>> Start Records for processing
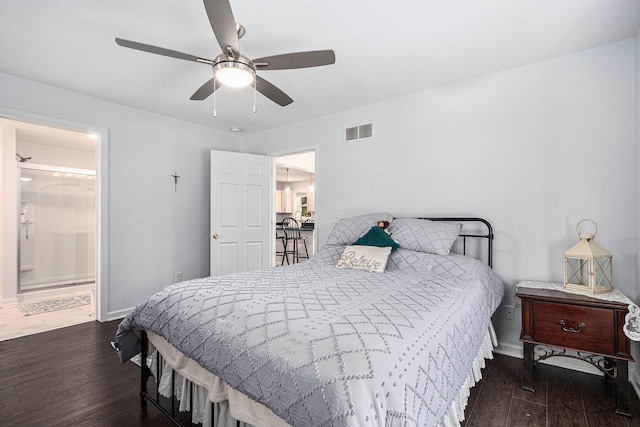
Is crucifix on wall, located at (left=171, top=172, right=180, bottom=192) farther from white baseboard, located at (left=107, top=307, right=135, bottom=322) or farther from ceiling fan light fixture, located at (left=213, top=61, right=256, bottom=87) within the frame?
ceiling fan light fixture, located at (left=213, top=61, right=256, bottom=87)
>> End Records for processing
>> Start Records for processing
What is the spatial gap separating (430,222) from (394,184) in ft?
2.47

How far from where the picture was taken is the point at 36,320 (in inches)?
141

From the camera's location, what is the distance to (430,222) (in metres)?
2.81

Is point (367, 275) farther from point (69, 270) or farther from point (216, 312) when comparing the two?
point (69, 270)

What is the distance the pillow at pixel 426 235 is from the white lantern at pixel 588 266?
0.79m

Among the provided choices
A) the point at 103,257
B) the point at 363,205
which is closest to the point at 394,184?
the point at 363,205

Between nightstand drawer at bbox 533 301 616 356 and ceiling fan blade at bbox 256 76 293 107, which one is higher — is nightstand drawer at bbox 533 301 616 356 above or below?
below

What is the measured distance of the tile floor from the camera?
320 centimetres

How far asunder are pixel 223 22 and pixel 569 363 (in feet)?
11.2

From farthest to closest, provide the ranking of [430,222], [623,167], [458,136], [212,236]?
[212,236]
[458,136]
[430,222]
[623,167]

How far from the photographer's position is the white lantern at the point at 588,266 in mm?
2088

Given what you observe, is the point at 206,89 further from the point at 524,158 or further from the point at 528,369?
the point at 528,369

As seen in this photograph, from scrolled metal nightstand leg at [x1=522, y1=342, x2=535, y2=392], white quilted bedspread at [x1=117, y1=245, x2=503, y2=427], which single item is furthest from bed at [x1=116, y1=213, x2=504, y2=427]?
>> End Records for processing
Task requirements:
Which lines of the entries contain the word "camera"? Select each one and copy it in full.

Final result:
From the camera's location, what is the distance to (430,222) (in metres)?
What is the measured distance of the tile floor from the camera?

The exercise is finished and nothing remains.